Resolving Finger-Pointing in Storage Page 2
Where to Begin
Someone who is good at finding the underlying cause of a finger-pointing exercise would make a very good detective. It needs to be someone who trusts no one without verifying the answer. As I have said before in my columns, and as Ronald Reagan said it best, “Trust but verify.”
As I have just completed a real world exercise in resolving a finger-pointing situation, let me take you through the steps I went through with a customer. (The customer’s name, associated vendors, and some of the facts have been changed to protect the innocent.)
To start, a customer calls and says they have a performance problem with a new database. They re-create the critical database every night for an internal group. They need help in resolving the problem given that:
- The server is from vendor R
- The RAID is from vendor T
- The FC switch is from vendor Z
- The database was written by a contractor, and the client isn’t sure it’s written efficiently
- The HBA is OEMed by vendor R, but is from vendor A
- The RAID is remote mirrored 10s of miles away using a dark fibre connection, but the mirror is no longer synchronous, so that should not be a problem
The client’s pleading request was along the lines of “Can you help us like right now — I am sending the purchase order.” In other words, the clock was ticking.
The first thing I asked the client was how long this issue had been going on. The response: months, but now it is critical, as management has given it visibility.
My next question was what performance tools did the client have.

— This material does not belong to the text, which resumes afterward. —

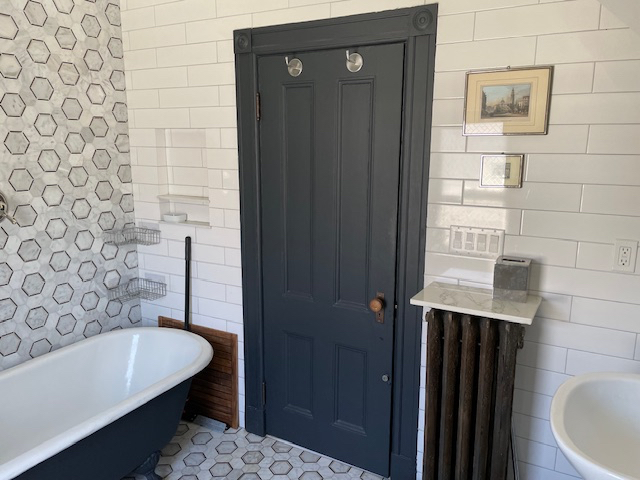 Guest Apartment in 1905 Victorian House - Photo 10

The client had just obtained a tool from company C and had planned to install it the following week. I asked them to install it that day and to get me the GUI for the tool.
I told the client I would need to look at the performance data for a week or two and them come on-site. I figured I wouldn’t be able to resolve the problem remotely nor would it make good sense for a complex problem such as this not to have a significant amount of performance data from each of the database update runs. Plus I wanted to get a good look at the end-to-end configuration and storage topology.
For a week I analyzed performance data and found that the RAID system was clearly SLOOOW, so I called the customer and asked a few questions about the RAID configuration, HBAs, and the switch, as they could not give me access to these remotely. Low and behold I found out that over 15 systems were connected to this RAID, but I was receiving performance data from only one of those systems.
So this made me question whether another system with another application was causing the problem and also whether the customer had the tool from vendor C on all the systems. I surmised the answers in this case would be not likely and no.